En 2001, John Lasseter, Joe Ranft, la productrice Darla Anderson,
les créateurs des décors Bob Pauley et Bill Cone, et plusieurs
autres membres clés de l’équipe de production se sont rendus
à Oklahoma City. De là, ils sont partis dans quatre Cadillac blanches
pour un voyage de neuf jours sur la Route 66. L’historien et écrivain
Michael Wallis a dirigé cette petite expédition, leur a fait découvrir
les lieux et présenté les gens qui rendent cette route si spéciale.
A chaque étape du trajet, l’équipe a d’abord observé
la “patine” des villes, et la richesse des textures et des couleurs.
Ils ont étudié les publicités peintes sur les côtés
des bâtiments, passées par les intempéries ou recouvertes
en partie. Ils ont observé les formations rocheuses et les nuages, la
végétation, tout ce qui fait l’univers de ces petites villes
à l’écart des grandes routes.


John Lasseter tenait absolument à ce que les personnages ressemblent
à de vraies voitures et paraissent le plus réalistes possible.
Ce qui voulait dire de nouveaux défis à relever pour l’équipe
technique de Pixar. Avoir un film où les personnages sont métalliques
et ont des lignes courbes et profilées signifiait qu’il fallait
trouver de nouveaux moyens de traiter les reflets. Cars est le premier film
Pixar à utiliser le “ray tracing”, une technique qui permet
aux voitures de refléter leur environnement de façon réaliste.
L’ajout de reflets dans quasiment chacun des plans du film a considérablement
rallongé la durée de calcul des images. Le temps de calcul moyen
pour une seule des images de ce film est de 17 heures…
Même avec un réseau sophistiqué de 3000 ordinateurs, et
des processeurs dernière génération qui fonctionnent jusqu’à
quatre fois plus vite que sur Les Indestructibles, il fallait quand même
un grand nombre de jours pour calculer une seule seconde du film final.
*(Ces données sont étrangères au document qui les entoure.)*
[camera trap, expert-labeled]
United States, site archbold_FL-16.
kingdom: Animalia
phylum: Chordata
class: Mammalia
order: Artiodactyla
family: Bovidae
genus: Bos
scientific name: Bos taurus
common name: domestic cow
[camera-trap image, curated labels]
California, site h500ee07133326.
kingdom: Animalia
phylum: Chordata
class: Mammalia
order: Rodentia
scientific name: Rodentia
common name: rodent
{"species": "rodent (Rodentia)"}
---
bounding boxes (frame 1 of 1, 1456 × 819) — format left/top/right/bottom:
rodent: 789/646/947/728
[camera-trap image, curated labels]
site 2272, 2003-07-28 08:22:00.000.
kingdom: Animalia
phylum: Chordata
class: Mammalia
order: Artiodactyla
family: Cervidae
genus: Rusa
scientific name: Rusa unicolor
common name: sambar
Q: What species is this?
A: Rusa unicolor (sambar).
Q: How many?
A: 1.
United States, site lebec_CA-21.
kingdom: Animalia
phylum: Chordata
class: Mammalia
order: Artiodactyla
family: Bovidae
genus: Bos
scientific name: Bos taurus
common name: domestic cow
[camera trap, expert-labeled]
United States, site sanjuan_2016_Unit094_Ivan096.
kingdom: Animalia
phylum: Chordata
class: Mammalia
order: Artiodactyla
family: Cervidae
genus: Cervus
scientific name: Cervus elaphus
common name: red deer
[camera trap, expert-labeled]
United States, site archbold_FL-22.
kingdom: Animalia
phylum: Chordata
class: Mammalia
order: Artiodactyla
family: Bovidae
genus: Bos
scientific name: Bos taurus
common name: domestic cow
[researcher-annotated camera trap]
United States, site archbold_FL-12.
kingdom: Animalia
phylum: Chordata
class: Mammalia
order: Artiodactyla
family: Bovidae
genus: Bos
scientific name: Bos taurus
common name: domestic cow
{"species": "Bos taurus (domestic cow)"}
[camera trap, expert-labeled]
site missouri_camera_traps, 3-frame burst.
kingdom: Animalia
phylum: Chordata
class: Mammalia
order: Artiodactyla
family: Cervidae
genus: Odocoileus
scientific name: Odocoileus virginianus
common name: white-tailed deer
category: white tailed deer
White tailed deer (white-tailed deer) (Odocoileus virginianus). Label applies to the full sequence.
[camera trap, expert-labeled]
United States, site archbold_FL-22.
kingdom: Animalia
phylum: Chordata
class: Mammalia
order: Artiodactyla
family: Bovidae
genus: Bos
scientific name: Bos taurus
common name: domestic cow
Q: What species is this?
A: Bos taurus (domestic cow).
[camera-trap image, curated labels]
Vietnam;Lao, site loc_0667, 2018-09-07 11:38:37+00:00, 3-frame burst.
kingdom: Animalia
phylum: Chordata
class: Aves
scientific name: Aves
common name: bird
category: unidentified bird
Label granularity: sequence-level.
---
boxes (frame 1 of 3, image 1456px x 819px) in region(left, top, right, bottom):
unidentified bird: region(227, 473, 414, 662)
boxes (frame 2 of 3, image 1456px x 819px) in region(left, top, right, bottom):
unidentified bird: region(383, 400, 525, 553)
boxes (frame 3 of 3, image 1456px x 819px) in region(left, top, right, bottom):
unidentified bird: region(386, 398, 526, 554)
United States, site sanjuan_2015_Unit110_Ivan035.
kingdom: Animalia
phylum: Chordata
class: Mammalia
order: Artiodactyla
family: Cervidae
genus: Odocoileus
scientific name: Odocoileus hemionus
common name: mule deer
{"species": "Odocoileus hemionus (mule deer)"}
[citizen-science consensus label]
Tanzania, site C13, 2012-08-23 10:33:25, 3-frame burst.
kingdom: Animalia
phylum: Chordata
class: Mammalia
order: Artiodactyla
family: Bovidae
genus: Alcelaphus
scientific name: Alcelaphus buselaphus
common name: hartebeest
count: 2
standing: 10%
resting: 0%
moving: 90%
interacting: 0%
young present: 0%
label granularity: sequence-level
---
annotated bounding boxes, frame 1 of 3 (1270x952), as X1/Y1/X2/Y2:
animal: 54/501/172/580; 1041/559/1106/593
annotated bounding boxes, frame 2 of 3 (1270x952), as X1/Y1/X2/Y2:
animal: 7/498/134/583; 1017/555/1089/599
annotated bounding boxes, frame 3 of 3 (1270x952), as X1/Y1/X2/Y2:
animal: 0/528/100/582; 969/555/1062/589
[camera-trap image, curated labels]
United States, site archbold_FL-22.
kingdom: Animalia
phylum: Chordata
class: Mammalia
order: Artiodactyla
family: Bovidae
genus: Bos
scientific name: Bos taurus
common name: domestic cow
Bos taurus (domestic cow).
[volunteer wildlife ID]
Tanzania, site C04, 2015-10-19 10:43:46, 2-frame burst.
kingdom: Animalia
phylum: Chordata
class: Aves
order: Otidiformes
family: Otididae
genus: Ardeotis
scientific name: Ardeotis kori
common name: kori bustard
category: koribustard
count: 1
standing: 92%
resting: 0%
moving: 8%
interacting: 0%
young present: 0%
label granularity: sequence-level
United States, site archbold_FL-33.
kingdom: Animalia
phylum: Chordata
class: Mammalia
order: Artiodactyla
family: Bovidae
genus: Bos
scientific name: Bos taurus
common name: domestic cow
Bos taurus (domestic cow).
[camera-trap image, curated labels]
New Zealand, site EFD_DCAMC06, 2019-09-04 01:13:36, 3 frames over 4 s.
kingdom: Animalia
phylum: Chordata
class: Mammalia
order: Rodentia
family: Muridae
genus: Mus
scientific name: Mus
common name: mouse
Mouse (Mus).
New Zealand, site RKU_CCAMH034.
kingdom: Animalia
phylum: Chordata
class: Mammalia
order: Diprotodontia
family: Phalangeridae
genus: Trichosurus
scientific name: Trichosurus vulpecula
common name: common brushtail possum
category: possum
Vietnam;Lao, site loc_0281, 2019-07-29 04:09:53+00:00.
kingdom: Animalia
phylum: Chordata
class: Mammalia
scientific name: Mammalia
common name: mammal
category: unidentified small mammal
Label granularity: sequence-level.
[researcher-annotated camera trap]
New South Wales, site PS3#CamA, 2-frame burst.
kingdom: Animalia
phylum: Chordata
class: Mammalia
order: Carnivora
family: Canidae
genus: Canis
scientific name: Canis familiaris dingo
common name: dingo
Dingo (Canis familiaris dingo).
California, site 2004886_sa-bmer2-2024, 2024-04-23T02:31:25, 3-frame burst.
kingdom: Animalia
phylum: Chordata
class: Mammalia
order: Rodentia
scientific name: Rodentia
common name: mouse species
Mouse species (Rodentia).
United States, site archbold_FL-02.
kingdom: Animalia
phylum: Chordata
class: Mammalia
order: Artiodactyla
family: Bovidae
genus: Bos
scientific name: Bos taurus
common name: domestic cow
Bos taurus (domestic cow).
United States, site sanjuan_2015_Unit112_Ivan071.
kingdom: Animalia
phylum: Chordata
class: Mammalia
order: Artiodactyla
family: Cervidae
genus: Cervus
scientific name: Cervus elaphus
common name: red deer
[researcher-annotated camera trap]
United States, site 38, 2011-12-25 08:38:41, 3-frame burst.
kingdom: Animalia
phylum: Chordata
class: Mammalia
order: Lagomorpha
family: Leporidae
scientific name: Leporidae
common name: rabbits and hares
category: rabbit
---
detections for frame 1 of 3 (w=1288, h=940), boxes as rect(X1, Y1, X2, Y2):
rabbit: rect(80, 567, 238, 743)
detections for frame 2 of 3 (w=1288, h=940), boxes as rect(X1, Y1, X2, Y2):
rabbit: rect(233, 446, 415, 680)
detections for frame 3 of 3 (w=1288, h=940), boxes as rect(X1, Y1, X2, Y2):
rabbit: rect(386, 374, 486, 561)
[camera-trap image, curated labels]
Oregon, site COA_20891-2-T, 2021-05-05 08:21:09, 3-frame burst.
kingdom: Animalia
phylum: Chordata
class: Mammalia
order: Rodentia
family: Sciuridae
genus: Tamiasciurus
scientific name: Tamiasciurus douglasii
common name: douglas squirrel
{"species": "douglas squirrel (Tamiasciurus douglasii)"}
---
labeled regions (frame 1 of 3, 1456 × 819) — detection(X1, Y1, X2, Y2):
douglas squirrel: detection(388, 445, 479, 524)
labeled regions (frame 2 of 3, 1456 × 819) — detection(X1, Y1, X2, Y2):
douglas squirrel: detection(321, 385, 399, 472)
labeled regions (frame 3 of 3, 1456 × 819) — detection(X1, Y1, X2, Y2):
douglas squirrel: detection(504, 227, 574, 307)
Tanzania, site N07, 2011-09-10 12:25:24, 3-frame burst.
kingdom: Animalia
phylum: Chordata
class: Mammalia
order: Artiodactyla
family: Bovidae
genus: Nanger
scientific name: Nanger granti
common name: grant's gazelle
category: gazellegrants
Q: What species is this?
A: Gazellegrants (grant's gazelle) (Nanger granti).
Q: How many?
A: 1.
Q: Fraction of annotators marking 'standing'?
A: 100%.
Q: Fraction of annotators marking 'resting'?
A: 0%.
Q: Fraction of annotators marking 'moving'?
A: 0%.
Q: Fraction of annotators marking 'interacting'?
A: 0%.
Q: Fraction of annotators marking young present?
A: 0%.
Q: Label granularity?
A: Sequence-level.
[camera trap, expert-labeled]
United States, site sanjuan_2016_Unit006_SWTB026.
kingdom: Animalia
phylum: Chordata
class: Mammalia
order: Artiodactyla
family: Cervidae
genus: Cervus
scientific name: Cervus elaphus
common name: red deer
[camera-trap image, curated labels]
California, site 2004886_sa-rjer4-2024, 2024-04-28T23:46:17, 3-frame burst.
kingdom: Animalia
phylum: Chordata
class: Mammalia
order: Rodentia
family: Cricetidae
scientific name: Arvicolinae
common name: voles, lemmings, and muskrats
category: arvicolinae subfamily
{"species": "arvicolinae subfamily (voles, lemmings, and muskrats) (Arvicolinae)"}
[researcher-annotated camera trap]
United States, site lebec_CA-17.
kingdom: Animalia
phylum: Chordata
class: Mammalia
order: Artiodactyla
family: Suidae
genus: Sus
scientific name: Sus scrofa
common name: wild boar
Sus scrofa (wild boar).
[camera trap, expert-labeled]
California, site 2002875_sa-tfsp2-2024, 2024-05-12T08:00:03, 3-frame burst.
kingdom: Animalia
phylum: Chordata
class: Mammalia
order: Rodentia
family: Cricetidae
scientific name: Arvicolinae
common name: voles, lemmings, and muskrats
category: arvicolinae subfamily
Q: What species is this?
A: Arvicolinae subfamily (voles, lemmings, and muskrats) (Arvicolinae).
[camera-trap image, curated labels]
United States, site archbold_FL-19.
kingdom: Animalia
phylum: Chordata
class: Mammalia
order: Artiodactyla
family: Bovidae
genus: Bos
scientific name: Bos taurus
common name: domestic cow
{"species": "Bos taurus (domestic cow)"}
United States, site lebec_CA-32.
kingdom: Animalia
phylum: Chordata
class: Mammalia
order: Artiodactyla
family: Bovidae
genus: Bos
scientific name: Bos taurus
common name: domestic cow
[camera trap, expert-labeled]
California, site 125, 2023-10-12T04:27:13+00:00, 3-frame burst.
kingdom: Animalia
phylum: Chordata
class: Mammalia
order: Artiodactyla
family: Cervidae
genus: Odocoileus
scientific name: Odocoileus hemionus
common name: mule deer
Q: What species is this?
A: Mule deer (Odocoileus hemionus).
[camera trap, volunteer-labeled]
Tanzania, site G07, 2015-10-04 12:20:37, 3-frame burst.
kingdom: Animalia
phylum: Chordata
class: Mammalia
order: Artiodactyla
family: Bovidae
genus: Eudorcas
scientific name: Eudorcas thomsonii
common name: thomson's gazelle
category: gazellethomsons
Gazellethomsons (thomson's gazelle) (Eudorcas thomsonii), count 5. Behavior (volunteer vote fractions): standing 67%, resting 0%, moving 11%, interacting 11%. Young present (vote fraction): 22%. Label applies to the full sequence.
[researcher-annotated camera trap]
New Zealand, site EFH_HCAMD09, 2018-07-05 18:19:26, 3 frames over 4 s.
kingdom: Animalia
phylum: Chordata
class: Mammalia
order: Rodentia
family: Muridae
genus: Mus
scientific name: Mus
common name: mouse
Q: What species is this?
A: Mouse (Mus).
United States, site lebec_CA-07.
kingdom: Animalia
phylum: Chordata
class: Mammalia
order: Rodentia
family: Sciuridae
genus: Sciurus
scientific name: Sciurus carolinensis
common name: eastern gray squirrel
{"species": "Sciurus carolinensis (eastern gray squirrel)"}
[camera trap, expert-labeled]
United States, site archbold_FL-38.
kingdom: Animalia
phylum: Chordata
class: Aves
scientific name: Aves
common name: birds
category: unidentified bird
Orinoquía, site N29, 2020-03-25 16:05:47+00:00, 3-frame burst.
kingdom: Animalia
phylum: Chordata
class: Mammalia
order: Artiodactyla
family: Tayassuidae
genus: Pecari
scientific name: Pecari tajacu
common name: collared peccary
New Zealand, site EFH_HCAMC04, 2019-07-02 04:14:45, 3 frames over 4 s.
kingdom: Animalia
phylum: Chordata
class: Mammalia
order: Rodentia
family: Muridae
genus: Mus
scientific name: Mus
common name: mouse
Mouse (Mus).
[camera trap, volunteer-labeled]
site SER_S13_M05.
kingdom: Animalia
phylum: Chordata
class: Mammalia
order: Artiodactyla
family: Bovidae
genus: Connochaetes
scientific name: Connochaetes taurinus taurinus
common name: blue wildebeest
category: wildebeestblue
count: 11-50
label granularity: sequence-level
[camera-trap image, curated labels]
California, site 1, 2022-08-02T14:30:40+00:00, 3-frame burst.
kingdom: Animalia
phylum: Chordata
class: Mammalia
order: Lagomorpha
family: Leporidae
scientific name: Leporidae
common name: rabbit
John
Lasseter a insisté sur la “fidélité au sujet”
et a demandé à l’équipe d’animation de ne pas
étirer ou comprimer les voitures d’une manière incompatible
avec leur composition métallique.

Les animateurs ont effectué beaucoup de “tests
de route” pour définir le comportement et la façon de bouger
des personnages de manière crédible et divertissante. Ils ont
trouvé des moyens d’ajouter des déformations subtiles et
de légers mouvements qui restaient plausibles avec leur constitution.
Ils ont aussi découvert comment utiliser les pneus presque comme des
mains pour renforcer l’interprétation.